California Street, looking up to Grant Avenue in 1907, one year after the 1906 Earthquake. Chinatown was quick to rebuild because they knew that the rich tycoons on Nob Hill wanted to relocate the Chinese community to the southeastern side of San Francisco. (UC Berkley Library Archives)
Portsmouth Square, looks like the 1970s: (San Francisco Public Library Archives)
This remarkable picture, taken in 1942, shows a Japanese midget submarine that ran aground and was captured during the attack on Pearl Harbor. It was on display on Grant Avenue between Washington and Jackson Streets. (San Francisco Public Library Archives)

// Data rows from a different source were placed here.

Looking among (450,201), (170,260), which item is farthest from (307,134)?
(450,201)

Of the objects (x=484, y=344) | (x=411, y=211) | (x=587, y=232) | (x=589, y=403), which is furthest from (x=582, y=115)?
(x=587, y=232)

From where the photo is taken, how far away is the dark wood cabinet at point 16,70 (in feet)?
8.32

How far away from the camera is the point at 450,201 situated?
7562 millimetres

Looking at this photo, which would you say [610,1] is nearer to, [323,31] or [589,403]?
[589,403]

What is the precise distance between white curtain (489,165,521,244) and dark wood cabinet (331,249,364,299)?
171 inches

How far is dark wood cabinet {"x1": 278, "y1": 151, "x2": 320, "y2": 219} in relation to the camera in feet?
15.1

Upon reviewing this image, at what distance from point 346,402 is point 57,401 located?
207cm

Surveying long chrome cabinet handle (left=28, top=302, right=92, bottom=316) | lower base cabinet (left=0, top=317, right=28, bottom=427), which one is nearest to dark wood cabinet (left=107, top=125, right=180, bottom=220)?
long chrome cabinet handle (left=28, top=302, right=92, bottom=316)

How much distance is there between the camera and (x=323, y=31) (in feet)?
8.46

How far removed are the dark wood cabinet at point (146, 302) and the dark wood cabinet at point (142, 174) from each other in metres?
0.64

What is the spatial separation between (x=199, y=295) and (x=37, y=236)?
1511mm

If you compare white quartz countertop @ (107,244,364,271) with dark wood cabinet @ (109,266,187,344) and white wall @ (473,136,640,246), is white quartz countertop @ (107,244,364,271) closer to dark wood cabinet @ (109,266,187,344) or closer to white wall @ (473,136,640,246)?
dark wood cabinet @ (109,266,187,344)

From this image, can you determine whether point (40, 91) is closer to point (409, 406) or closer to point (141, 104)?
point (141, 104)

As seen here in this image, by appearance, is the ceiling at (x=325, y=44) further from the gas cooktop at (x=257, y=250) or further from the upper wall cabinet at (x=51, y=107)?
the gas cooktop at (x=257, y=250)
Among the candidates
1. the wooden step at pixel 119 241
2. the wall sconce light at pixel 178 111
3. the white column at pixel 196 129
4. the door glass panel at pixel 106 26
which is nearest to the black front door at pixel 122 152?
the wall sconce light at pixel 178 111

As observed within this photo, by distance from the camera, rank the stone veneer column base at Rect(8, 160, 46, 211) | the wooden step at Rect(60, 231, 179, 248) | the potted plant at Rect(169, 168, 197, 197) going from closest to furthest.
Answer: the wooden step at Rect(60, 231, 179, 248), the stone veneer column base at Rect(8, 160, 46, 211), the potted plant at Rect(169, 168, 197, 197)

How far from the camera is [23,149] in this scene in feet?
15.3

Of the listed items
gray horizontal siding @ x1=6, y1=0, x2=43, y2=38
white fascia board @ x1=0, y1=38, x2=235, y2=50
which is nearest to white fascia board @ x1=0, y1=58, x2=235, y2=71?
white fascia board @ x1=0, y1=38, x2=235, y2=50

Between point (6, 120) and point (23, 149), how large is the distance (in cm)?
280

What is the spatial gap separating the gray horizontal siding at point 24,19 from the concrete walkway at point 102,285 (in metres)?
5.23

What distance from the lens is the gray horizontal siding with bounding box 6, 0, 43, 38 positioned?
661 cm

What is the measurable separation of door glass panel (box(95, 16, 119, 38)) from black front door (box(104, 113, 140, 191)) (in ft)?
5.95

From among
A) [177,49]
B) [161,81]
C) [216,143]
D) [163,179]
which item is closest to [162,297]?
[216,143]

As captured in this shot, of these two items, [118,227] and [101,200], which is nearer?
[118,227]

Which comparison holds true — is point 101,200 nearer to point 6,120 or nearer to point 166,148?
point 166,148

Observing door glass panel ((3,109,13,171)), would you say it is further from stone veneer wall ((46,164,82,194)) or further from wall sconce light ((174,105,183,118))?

Wentworth Alley in 1957: The hitching posts are gone. (San Francisco Public Library Archives)
The southwest corner of Grant Avenue and Pine Street, and the long gone Grand View Hotel: (San Francisco Public Library Archives)
The northeast corner of Grant Avenue and Pine Street, taken probably around the same time as the previous vintage picture: (UC Berkley Library Archives)
A parade at Stockton and Sacramento Streets in honor of the 32nd anniversary of the founding of the Chinese Republic: This would make the vintage picture taken in 1944. (San Francisco Public Library Archives)
The now gone traditional Chinese telephone booth that stood next to Old St. Mary’s Church for years: The booth was directly behind where the musician was sitting in my picture. (San Francisco Public Library Archives)
Chinatown is one of the many areas of San Francisco that I am completely unfamiliar with. I know where it is, but never had any reason to go to it directly. The father of one of my college roommates took us to Chinese restaurants near where he lived in the Sunset when I gave his son a ride home. He sometimes said that, if we had arrived at a different time, he would have taken us to Chinatown, which he would have preferred, so that I could experience more of the culture there. He enjoyed sharing Chinese American culture. What was funny, though, is that he was so amazed by a platter of what he thought were Italian Christmas cookies that I brought from my great grandmother. I explained that they were not really Italian, but were instead a collection of cookies that my great grandmother got recipes for from neighbors in Sunnyvale. Some might have been Italian, but others were Mexican, Spanish, Portuguese, Greek, Cuban and Austrian. It was a big platter.